(Saved data entries)
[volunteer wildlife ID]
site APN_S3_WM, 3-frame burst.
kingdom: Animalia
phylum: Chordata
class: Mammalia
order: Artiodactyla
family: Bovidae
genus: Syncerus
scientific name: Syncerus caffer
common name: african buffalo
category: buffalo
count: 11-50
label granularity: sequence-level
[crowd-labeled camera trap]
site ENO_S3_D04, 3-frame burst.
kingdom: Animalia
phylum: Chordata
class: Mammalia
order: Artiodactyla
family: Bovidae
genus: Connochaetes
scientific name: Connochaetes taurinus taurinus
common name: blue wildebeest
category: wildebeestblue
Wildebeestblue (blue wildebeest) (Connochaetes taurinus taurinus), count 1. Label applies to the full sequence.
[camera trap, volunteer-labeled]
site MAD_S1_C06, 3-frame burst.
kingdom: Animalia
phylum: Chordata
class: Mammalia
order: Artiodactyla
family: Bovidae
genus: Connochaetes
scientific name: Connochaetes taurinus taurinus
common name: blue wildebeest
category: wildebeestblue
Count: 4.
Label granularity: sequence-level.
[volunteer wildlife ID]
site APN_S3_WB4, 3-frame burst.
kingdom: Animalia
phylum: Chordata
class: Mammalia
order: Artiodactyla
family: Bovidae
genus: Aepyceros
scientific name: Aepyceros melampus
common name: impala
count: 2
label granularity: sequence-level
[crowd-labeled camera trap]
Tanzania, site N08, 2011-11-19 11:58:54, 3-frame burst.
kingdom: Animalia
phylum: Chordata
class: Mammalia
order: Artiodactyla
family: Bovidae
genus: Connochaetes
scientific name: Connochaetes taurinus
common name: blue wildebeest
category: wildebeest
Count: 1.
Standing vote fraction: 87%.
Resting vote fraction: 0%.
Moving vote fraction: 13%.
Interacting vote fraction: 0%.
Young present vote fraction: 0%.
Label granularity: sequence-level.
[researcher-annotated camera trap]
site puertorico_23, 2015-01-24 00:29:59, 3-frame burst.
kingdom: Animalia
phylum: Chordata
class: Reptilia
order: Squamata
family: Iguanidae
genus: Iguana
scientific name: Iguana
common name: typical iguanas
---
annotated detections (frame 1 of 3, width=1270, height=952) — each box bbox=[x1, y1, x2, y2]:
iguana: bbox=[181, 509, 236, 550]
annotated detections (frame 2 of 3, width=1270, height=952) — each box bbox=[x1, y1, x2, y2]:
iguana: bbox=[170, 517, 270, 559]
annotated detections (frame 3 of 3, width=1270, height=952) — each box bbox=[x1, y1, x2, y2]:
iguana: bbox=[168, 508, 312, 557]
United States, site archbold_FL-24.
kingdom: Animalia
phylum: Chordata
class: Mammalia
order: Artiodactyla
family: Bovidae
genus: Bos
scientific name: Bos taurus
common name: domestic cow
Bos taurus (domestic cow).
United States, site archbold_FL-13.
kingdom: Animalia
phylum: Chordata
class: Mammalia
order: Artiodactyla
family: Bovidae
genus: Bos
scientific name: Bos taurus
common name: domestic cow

* _Work instructions_:
Pull from the data each line where the string "States" turns up.

* _Task response_:
United States, site archbold_FL-24.
United States, site archbold_FL-13.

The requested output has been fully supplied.